The form of Ganesha is a sculptural marvel. With the body of a human being and the head of an elephant, it proportions are prescribed by strictures and artisans all over India have been honing these to perfection. Athough, Ganesha is also the one deity that is most tolerant of artistic liberty, being transformed into various new avatars, the beauty and elegance of the scriptural form is immediately evident in the work of traditional artisans.    

A dying craft

In the town of Pen, in Maharashtra almost every other family has a tradition of sculpture. However, with the advent of Plaster of Paris, the craft moved from being handmade to using moulds and creating 'prints' - duplicates of the work of master craftsmen.
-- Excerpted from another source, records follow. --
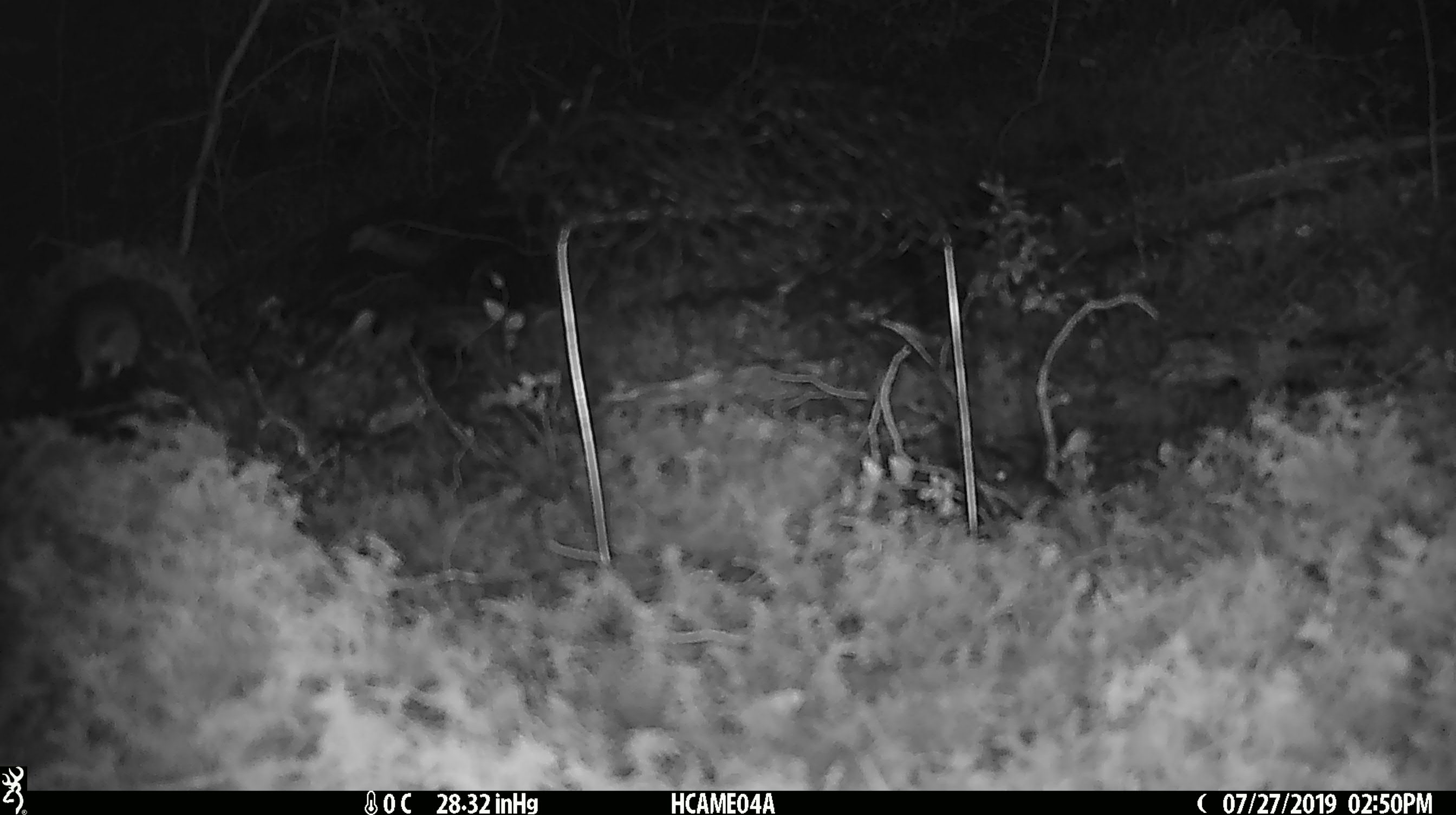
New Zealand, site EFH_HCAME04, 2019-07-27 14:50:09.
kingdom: Animalia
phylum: Chordata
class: Mammalia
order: Rodentia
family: Muridae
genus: Mus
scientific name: Mus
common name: mouse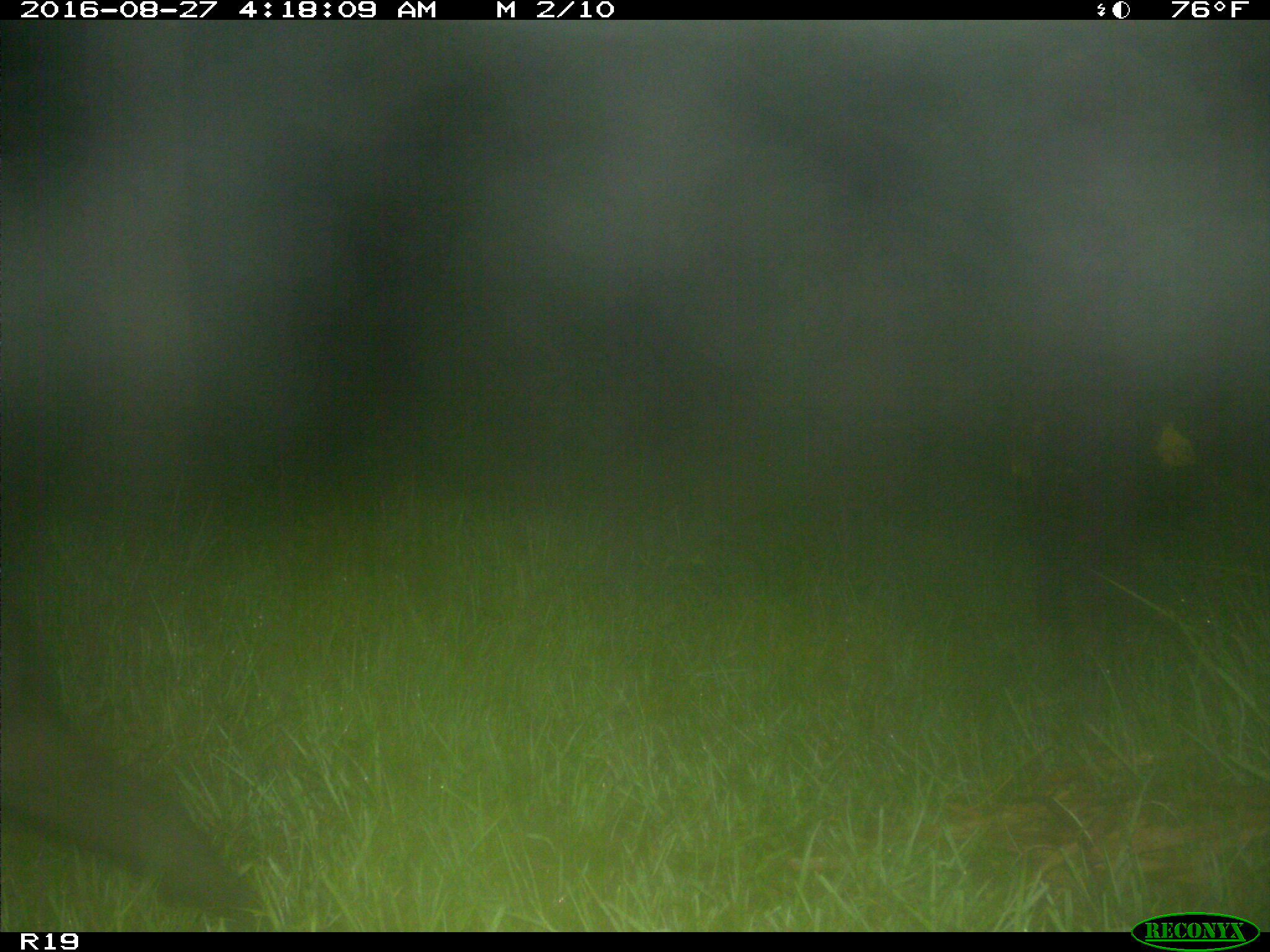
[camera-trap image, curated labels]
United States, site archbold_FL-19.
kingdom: Animalia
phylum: Chordata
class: Mammalia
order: Artiodactyla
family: Suidae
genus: Sus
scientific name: Sus scrofa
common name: wild boar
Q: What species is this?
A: Sus scrofa (wild boar).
The number of artisans who knew how to work with clay and scupt their own idols diminished greatly as it shifted from being handicraft into industry.

 
Of late, those sculptors that have managed to keep the tradition alive are also finding it more and more difficult to find labourers to assist their production - even simply to create duplicates - and the entire craft faces the risk of becoming obsolete. A few years ago one even heard of fibreglass Ganeshas being produced cheaply in China being sold for the festival.    

Encouraging a shift to natural materials

eCoexist has been consistently working with the idol makers to make them aware of the polluting impacts of Plaster of Paris and to encourage them to move back into using natural clay or to start experimenting with other ecosensitive materials such as paper mache.

   
Most artisans, do not have the capital nor the luxury of being involved in pure research and also will not take the risk of trying out new materials. As the ban on PoP gets delayed every year, some of them also believe that they will never have to change to another substance.    

The first change that eCoexist has been successful in bringing about, is the use of natural pigments such as turmeric and red earth - to replace toxic chemical paints.

We are now working on experiementing with paper mache as we feel that even natural clay being non renewable is not really a long term solution.

   

Creating a market for natural idols

To demonstrate to the sculptors the financial viability of natural clay idols, eCoexist has been creating a niche market for these idols in several large cities in India. We expect that the success of our idols will motivate more sculptors to shift back to natural clay. Eventually.